══ INPUT DATA

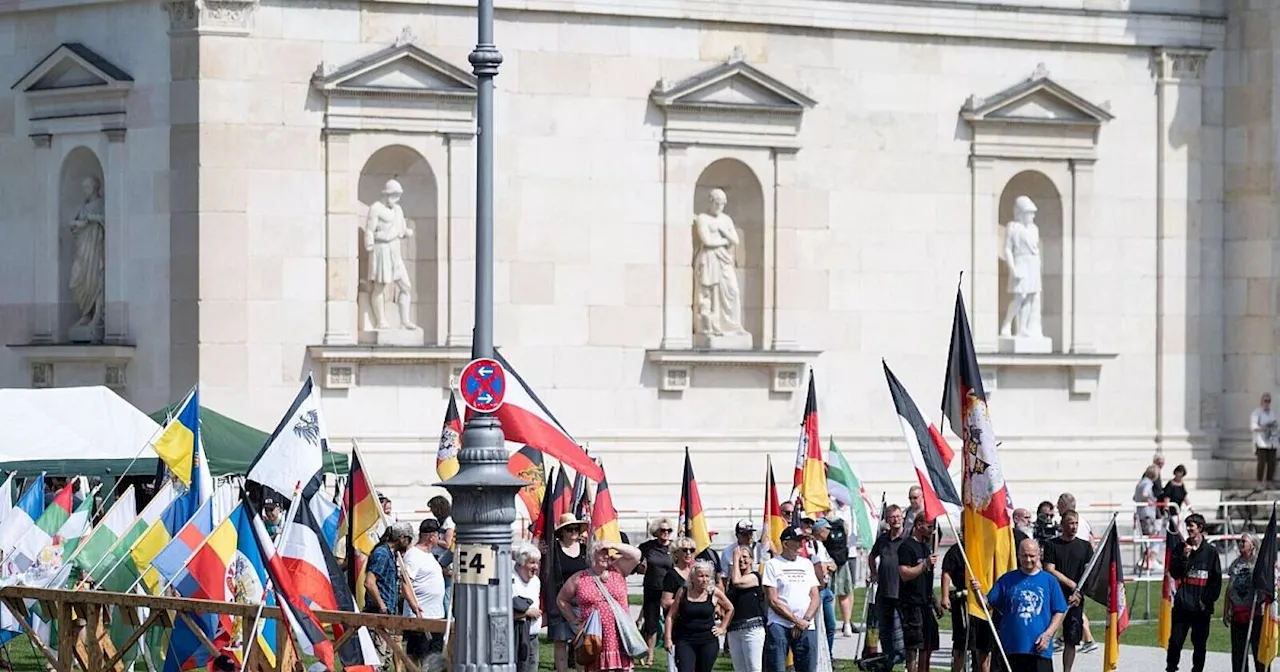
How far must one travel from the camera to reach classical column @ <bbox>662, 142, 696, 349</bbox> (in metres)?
40.1

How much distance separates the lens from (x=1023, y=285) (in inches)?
1668

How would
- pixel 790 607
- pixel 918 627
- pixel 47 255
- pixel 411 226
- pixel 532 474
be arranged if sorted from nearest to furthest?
1. pixel 790 607
2. pixel 918 627
3. pixel 532 474
4. pixel 411 226
5. pixel 47 255

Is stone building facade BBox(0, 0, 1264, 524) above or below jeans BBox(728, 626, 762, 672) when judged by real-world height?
above

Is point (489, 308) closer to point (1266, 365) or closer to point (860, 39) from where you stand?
point (860, 39)

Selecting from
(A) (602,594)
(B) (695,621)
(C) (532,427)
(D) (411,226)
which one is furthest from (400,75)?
(A) (602,594)

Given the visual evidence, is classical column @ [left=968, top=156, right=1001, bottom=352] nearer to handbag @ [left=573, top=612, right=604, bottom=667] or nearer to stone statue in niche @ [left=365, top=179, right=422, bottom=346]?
stone statue in niche @ [left=365, top=179, right=422, bottom=346]

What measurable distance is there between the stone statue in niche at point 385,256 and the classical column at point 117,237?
10.3ft

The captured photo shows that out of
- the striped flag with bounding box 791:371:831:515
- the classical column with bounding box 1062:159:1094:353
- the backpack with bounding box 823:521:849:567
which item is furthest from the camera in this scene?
the classical column with bounding box 1062:159:1094:353

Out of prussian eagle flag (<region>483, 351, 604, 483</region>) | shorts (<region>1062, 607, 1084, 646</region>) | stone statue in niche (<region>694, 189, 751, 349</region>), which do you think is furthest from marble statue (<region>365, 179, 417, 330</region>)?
shorts (<region>1062, 607, 1084, 646</region>)

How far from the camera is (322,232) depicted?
1500 inches

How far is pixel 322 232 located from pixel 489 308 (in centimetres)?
1527

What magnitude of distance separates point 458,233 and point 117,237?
4391 millimetres

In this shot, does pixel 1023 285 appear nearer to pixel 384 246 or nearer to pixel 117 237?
pixel 384 246

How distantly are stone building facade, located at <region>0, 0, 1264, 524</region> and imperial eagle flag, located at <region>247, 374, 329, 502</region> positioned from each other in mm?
12619
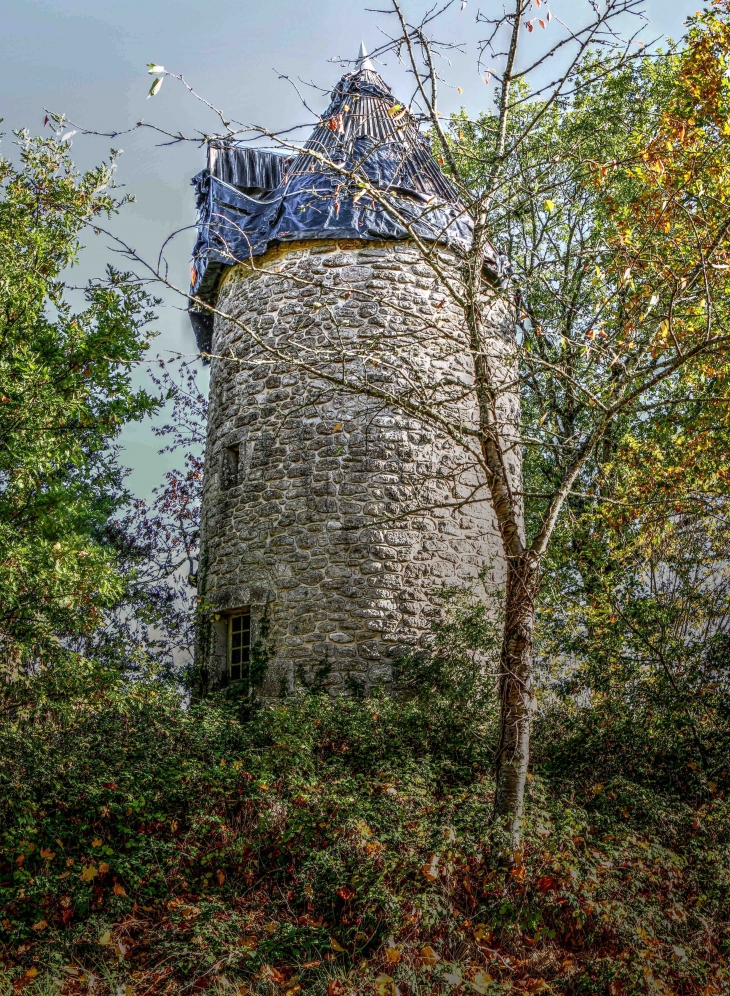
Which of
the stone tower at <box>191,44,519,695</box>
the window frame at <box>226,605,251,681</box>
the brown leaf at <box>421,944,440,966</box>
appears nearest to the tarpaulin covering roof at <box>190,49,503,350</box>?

════

▶ _SET EXERCISE_
Rewrite the rows starting at the line containing "What measurable distance" and ending at the last of the rows, changing "tarpaulin covering roof" to "tarp-covered roof" and leaving everything else the same. Omit the pictures from your answer.

▶ _RESPONSE_
What measurable distance is there between the stone statue in niche at point 385,256 and the classical column at point 117,237?
10.3ft

The captured photo shows that out of
- the striped flag with bounding box 791:371:831:515
- the classical column with bounding box 1062:159:1094:353
- the backpack with bounding box 823:521:849:567
which item is furthest from the camera in this scene?
the classical column with bounding box 1062:159:1094:353

Out of prussian eagle flag (<region>483, 351, 604, 483</region>) | shorts (<region>1062, 607, 1084, 646</region>) | stone statue in niche (<region>694, 189, 751, 349</region>), which do you think is furthest from marble statue (<region>365, 179, 417, 330</region>)?
shorts (<region>1062, 607, 1084, 646</region>)

How far from the camera is (322,232) depicted?
1500 inches

How far is pixel 322 232 located from pixel 489 308 (in centimetres)?
1527

What magnitude of distance separates point 458,233 and point 117,237?
4391 millimetres

In this shot, does pixel 1023 285 appear nearer to pixel 384 246 or nearer to pixel 117 237?
pixel 384 246

How distantly are stone building facade, located at <region>0, 0, 1264, 524</region> and imperial eagle flag, located at <region>247, 374, 329, 502</region> positioned from each other in mm?
12619
Which of
the stone tower at <box>191,44,519,695</box>
the window frame at <box>226,605,251,681</box>
the brown leaf at <box>421,944,440,966</box>
appears nearest to the tarp-covered roof at <box>190,49,503,350</box>?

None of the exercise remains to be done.